Temos de contextualizar o aborto. Ele ocorre sempre, todos os dias – não sabemos o número ao certo, pois não há registro pelas clínicas e hospitais em que o procedimento ocorre. Temos sim uma ideia do número de abortos clandestinos – em especial quando estes se tornam casos de saúde pública, por representarem tentativas de automedicação descontrolada ou ainda uso de objetos estranhos inseridos no próprio corpo e provocando infecções que levam mulheres até à perda do útero ou da vida.

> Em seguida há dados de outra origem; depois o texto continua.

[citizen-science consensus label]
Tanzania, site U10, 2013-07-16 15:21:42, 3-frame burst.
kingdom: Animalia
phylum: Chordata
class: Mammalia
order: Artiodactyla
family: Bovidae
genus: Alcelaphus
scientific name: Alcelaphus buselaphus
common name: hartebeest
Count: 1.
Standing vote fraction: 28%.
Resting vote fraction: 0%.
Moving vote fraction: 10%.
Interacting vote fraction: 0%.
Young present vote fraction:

Particularmente, não acredito que as mulheres pratiquem aborto e se sintam psicologicamente ilesas – as consequências são grandes, mesmo que somente morais. Nunca será uma simples escolha. Na verdade, o conceito de eugenia está mais próximo da seleção de características de embriões ou do descarte de embriões que são descartados (sem qualquer medida punitiva), após a identificação de alterações genéticas feitas em laboratórios. São descartados embriões com grande possibilidade de desenvolver uma série de doenças mentais – se fosse possível identificar que aquele embrião daria origem a um feto e depois a uma criança com microcefalia também ele não seria descartado?
E, do ponto de vista moral, em que seria diferente do aborto? A questão é complexa eticamente – juridicamente, os limites estão estabelecidos. Em 2013, a Federação Internacional das Organizações de Síndrome de Down, que reúne 30 associações de 16 países, entrou com uma representação na Corte Europeia de Direitos Humanos para proibir o exame com a afirmação de que o diagnóstico poderia motivar o aborto ou o impedimento da gestação de crianças com doenças que não são uma sentença de morte, como o Down.
Ou seja, a seleção de embriões parecer ser uma medida tão ou mais “eugênica” do a descriminalização do aborto – mas, apenas o aborto é ilegal.
Em nome do “direito à vida”, alguns setores da política se mobilizam contra uma decisão favorável ao aborto para grávidas infectadas com o vírus da zika. Como a senhora avalia este tipo de movimentação?
Nenhum direito é absoluto. O direito à vida do feto não é menos importante que o direito à dignidade e do exercício da autonomia da mulher. Assim, considero importante que se discuta sim o tema por todos os ângulos, até porque mesmo o aborto deve ser um ato de decisão após uma reflexão profunda, porque sem dúvida se estará tirando a chance de alguém viver, ainda que de forma totalmente dependente dos pais ou de terceiros, como é o caso das crianças com deficiências, especialmente mentais.
A Pesquisa Nacional do Aborto 2016, coordenada por Debora Diniz, Marcelo Medeiros e Alberto Madeiro e realizada pelo Instituto de Bioética (Anis) e pela Universidade de Brasília (UnB) mostrou que no Brasil 4,7 milhões de mulheres entre 18 e 39 anos já fizeram aborto. Na sua opinião, como esse dado pode ser interpretado? Estamos diante de mais de 4 milhões de criminosas?
Do ponto de vista jurídico sim. Mas, sociológica e psicologicamente, são pessoas que, em sua maioria, fizeram opções extremas em uma situação pontual.